= Stefan Weber (orientalist) =

Stefan Weber (born 17 October 1967, in Aachen) is a German Orientalist and director of the Museum of Islamic Art (Museum für Islamische Kunst) at the Pergamon Museum in Berlin, Germany. Previously, he was assistant professor of material history at the Institute for the Study of Muslim Civilisations of Aga Khan University in London.

==Career==
Weber matriculated in Islamic studies (Arabic, Persian, Turkish and History of Islamic art) at Bonn University in 1990 and finished as Magister in 1996. After university he worked at the German Archaeological Institute in Damascus. In 2001 he received a doctorate from the University of Berlin and moved to Beirut as staff member of the Deutsche Morgenländische Gesellschaft (German Oriental Society).

In 2007 he became assistant professor of material history at the Institute for the Study of Muslim Civilisations of Aga Khan University in London. In July 2008 he was appointed as director of the Pergamon Museum of Islamic Art in Berlin by the Prussian Cultural Heritage Foundation and holds this position since spring 2009.

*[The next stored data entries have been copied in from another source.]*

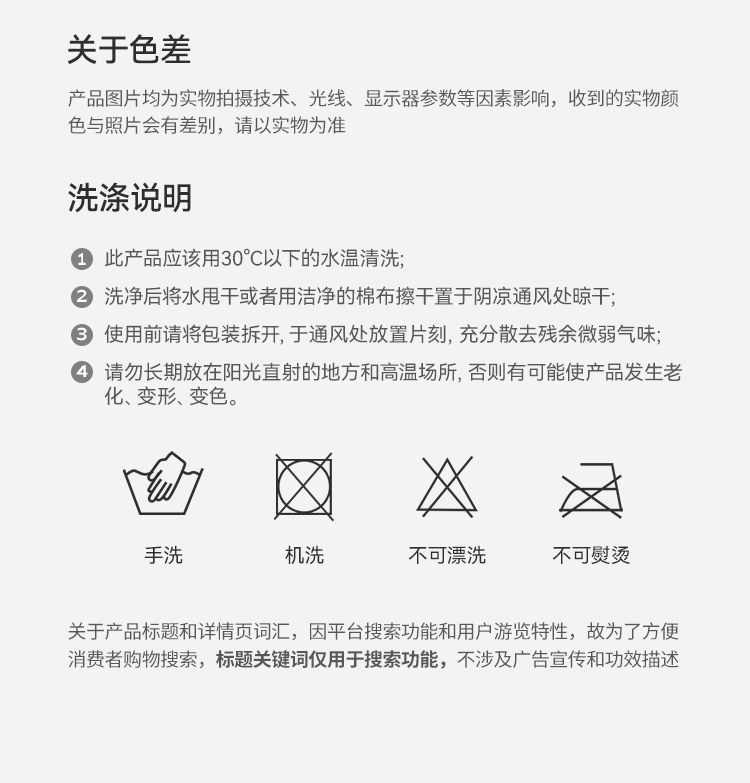 关于色差

产品图片均为实物拍摄技术、光线、显示器参数等因素影响，收到的实物颜色与照片会有差别，请以实物为准

洗涤说明

1 此产品应该用30°C以下的水温清洗;

2 洗净后将水甩干或者用洁净的棉布擦干置于阴凉通风处晾干;

3 使用前请将包装拆开, 于通风处放置片刻, 充分散去残余微弱气味;

4 请勿长期放在阳光直射的地方和高温场所, 否则有可能使产品发生老化、变形、变色。

手洗

机洗

不可漂洗

不可熨烫

关于产品标题和详情页词汇，因平台搜索功能和用户游览特性，故为了方便消费者购物搜索，标题关键词仅用于搜索功能，不涉及广告宣传和功效描述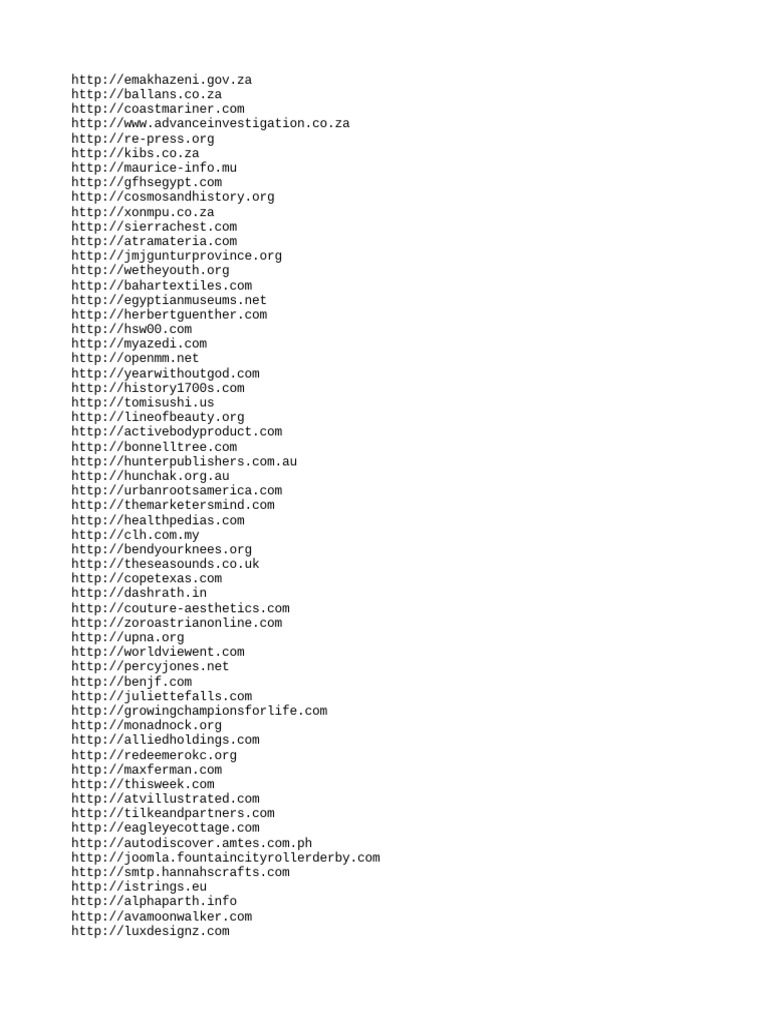 http://emakhazeni.gov.za
http://ballans.co.za
http://coastmariner.com
http://www.advanceinvestigation.co.za
http://re-press.org
http://kibs.co.za
http://maurice-info.mu
http://gfhsegypt.com
http://cosmosandhistory.org
http://xonmpu.co.za
http://sierrachest.com
http://atramateria.com
http://jmjgunturprovince.org
http://wetheyouth.org
http://bahartextiles.com
http://egyptianmuseums.net
http://herbertguenther.com
http://hsw00.com
http://myazedi.com
http://openmm.net
http://yearwithoutgod.com
http://history1700s.com
http://tomisushi.us
http://lineofbeauty.org
http://activebodyproduct.com
http://bonnelltree.com
http://hunterpublishers.com.au
http://hunchak.org.au
http://urbanrootsamerica.com
http://themarketersmind.com
http://healthpedias.com
http://clh.com.my
http://bendyourknees.org
http://theseasounds.co.uk
http://copetexas.com
http://dashrath.in
http://couture-aesthetics.com
http://zoroastrianonline.com
http://upna.org
http://worldviewent.com
http://percyjones.net
http://benjf.com
http://juliettefalls.com
http://growingchampionsforlife.com
http://monadnock.org
http://alliedholdings.com
http://redeemerokc.org
http://maxferman.com
http://thisweek.com
http://atvillustrated.com
http://tilkeandpartners.com
http://eagleyecottage.com
http://autodiscover.amtes.com.ph
http://joomla.fountaincityrollerderby.com
http://smtp.hannahscrafts.com
http://istrings.eu
http://alphaparth.info
http://avamoonwalker.com
http://luxdesignz.com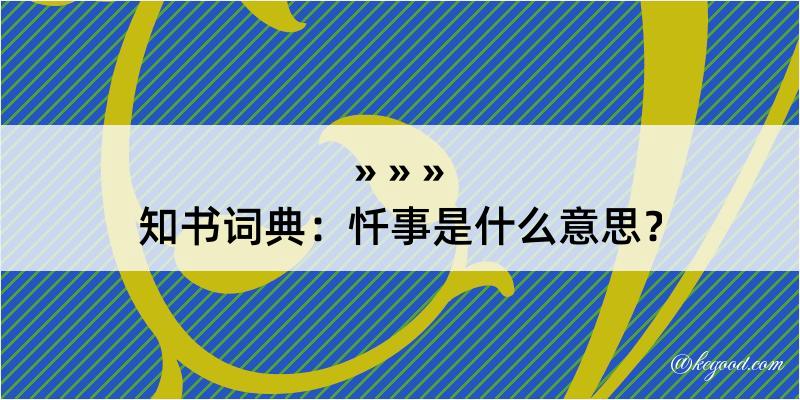 » » »
知书词典：忏事是什么意思？

@keyood.com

Stefan Weber chaired several international and interdisciplinary projects. He specializes in the architectural history of Syria during the Ottoman period.

== Publications ==
- Zeugnisse Kulturellen Wandels: Stadt, Architektur und Gesellschaft des osmanischen Damaskus im 19. und frühen 20. Jahrhundert. Ph.D. Thesis, Freie Universität Berlin, 2001 (Online version)
- "Das Anfang vom Ende. Der Wandel bemalter Holzvertäfelungen in Damaskus des 18. und 19. Jahrhunderts." In Julia Gonnella, Jens Kröger: Angels, Peonies, and Fabulous Creatures: The Aleppo Room in Berlin. International Symposium of the Museum für Islamische Kunst - Staatliche Museen zu Berlin 12.-14. April 2002, pp. 153–164. ISBN 978-3-930454-82-2
- The Empire in the City: Arab Provincial Capitals in the Late Ottoman Empire. Beiruter Texte und Studien 88, Beirut 2002 (as editor with J. Hanssen, Th. Philipp)
- Damascus: Ottoman Modernity and Urban Transformation (1808–1918). Aarhus University Press, Aarhus 2009, ISBN 978-8779344242.